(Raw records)
--------------------

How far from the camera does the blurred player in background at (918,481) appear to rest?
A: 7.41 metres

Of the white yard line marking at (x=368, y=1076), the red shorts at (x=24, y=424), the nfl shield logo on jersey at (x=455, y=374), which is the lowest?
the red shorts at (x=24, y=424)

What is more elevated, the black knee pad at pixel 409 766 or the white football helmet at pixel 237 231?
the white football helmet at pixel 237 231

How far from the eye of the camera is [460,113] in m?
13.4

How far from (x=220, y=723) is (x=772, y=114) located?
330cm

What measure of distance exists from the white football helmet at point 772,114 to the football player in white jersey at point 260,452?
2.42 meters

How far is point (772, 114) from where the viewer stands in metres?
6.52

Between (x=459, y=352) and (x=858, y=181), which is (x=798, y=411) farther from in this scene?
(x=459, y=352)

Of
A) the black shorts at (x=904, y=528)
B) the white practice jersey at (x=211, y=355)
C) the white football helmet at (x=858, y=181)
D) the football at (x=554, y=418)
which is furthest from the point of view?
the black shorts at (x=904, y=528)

--------------------

- _Exercise objective_: Recast the material as a JSON list of strings, one string per line and with blank lines omitted, covering only the part that opens with the line containing "What measure of" and runs through the end of the material.

- _Problem solution_:
[
  "What measure of distance exists from the white football helmet at point 772,114 to the football player in white jersey at point 260,452?",
  "2.42 meters",
  "How far is point (772, 114) from where the viewer stands in metres?",
  "6.52",
  "Between (x=459, y=352) and (x=858, y=181), which is (x=798, y=411) farther from in this scene?",
  "(x=459, y=352)",
  "Of",
  "A) the black shorts at (x=904, y=528)",
  "B) the white practice jersey at (x=211, y=355)",
  "C) the white football helmet at (x=858, y=181)",
  "D) the football at (x=554, y=418)",
  "which is furthest from the point of view?",
  "the black shorts at (x=904, y=528)"
]